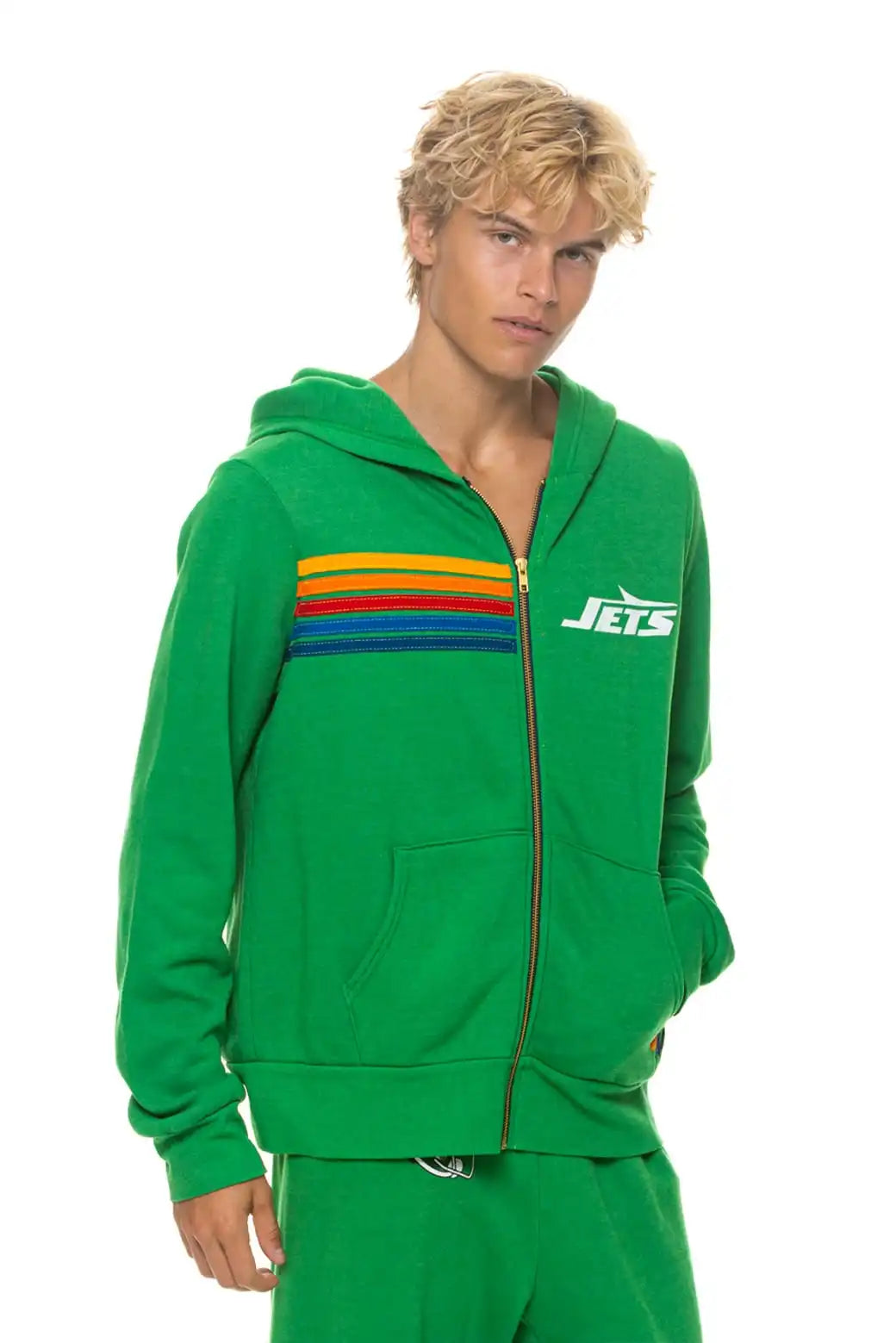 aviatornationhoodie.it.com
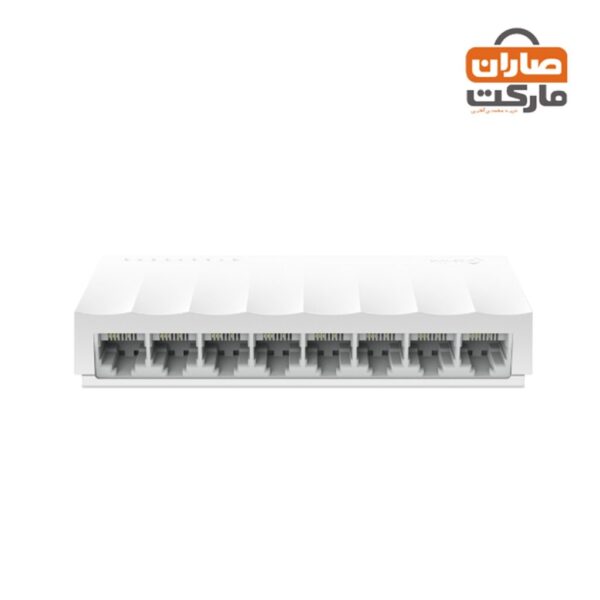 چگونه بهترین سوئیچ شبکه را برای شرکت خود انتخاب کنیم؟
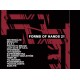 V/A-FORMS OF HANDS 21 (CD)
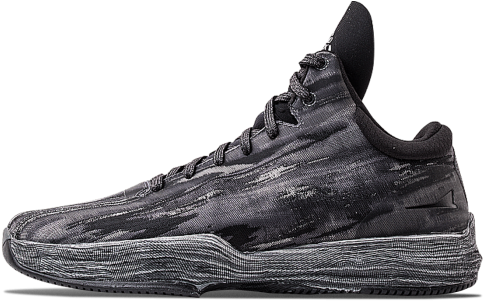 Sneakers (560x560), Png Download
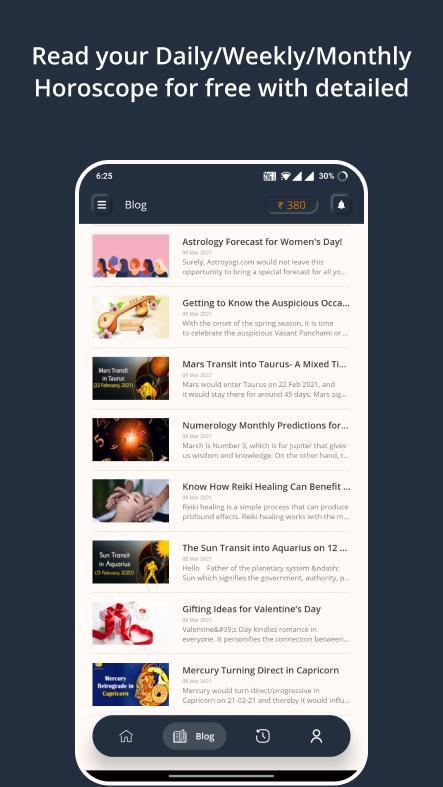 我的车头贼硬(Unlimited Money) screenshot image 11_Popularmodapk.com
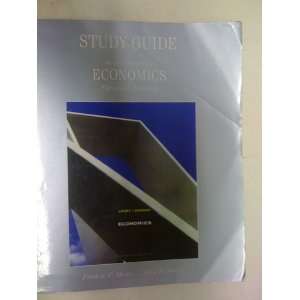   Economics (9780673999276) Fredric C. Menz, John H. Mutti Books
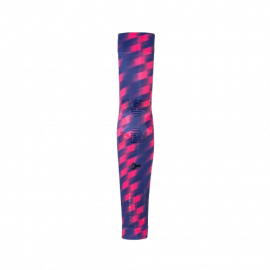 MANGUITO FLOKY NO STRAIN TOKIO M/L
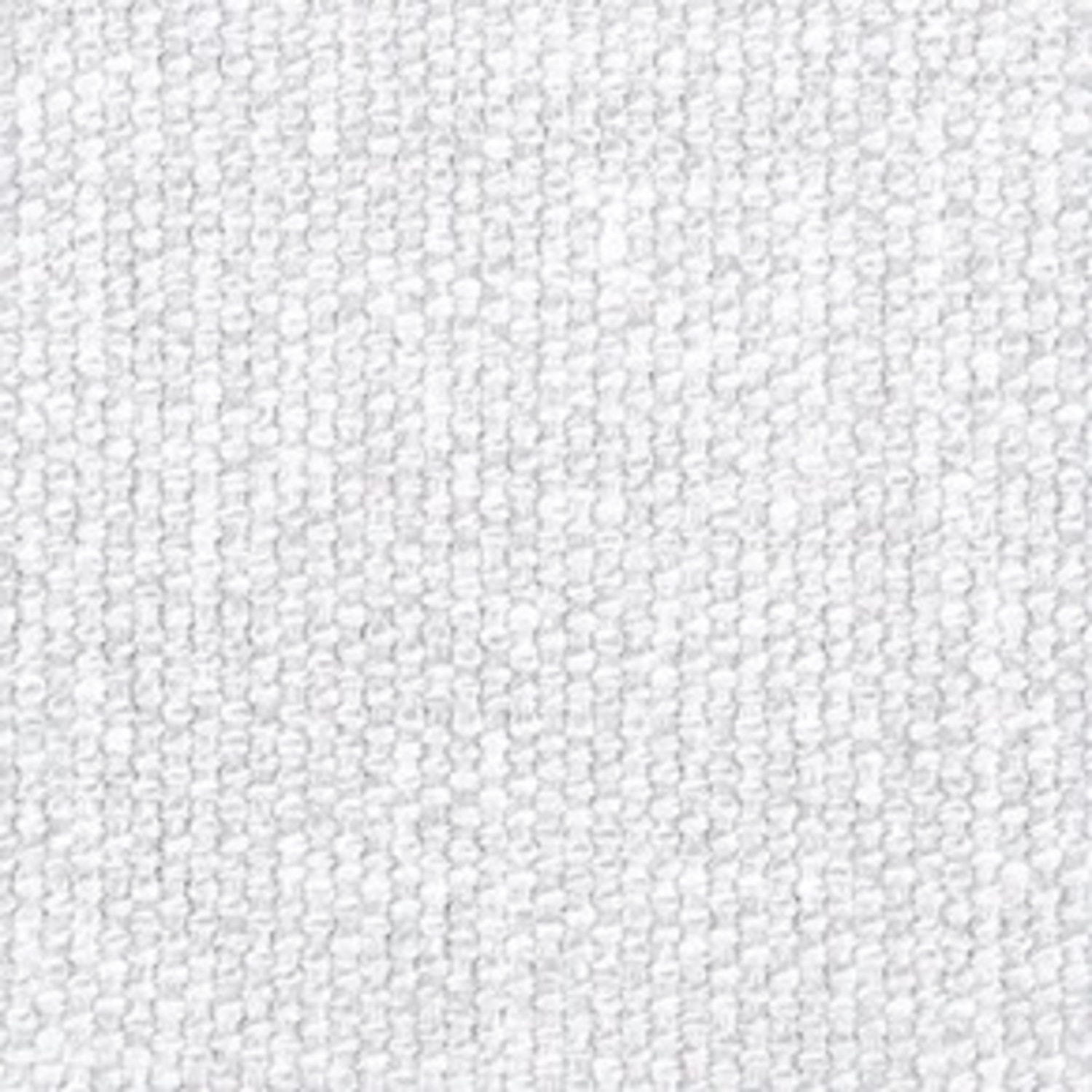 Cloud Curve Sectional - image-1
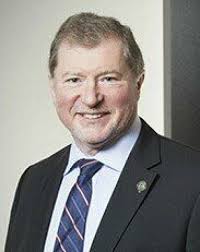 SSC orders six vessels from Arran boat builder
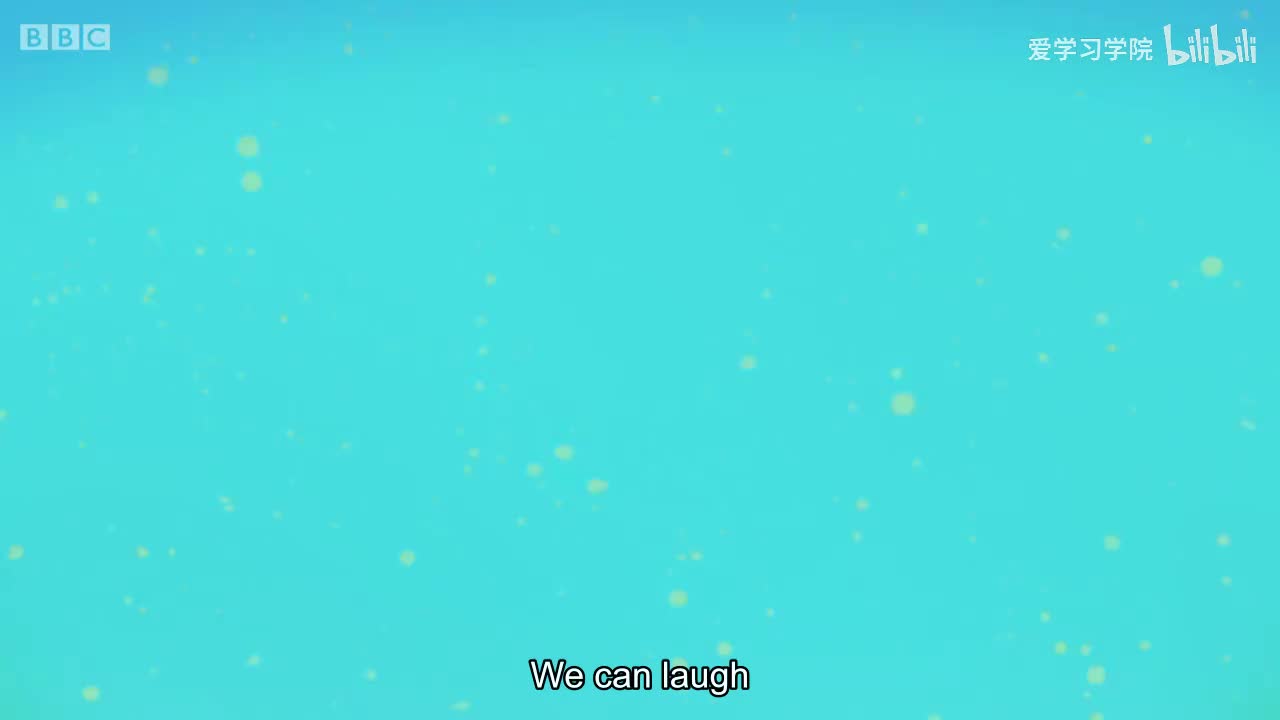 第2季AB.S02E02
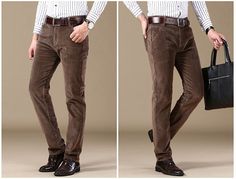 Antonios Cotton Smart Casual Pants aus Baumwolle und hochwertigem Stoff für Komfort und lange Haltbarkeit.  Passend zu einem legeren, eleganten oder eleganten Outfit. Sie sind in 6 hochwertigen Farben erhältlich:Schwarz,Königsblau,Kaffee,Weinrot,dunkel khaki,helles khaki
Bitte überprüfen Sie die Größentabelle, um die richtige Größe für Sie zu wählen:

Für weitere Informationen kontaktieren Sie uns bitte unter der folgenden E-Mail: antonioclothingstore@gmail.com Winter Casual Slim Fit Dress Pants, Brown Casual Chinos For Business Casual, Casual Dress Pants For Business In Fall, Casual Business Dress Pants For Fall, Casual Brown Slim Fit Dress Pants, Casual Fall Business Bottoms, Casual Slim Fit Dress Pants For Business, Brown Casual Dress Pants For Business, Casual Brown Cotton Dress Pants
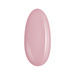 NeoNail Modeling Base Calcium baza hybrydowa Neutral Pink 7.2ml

- _The problem_: Return the material word for word from its first line up to and including the line containing "我的车头贼硬(Unlimited Money) screenshot", leaving out the pictures.

- _Answer_:
 aviatornationhoodie.it.com
 چگونه بهترین سوئیچ شبکه را برای شرکت خود انتخاب کنیم؟
 V/A-FORMS OF HANDS 21 (CD)
 Sneakers (560x560), Png Download
 我的车头贼硬(Unlimited Money) screenshot image 11_Popularmodapk.com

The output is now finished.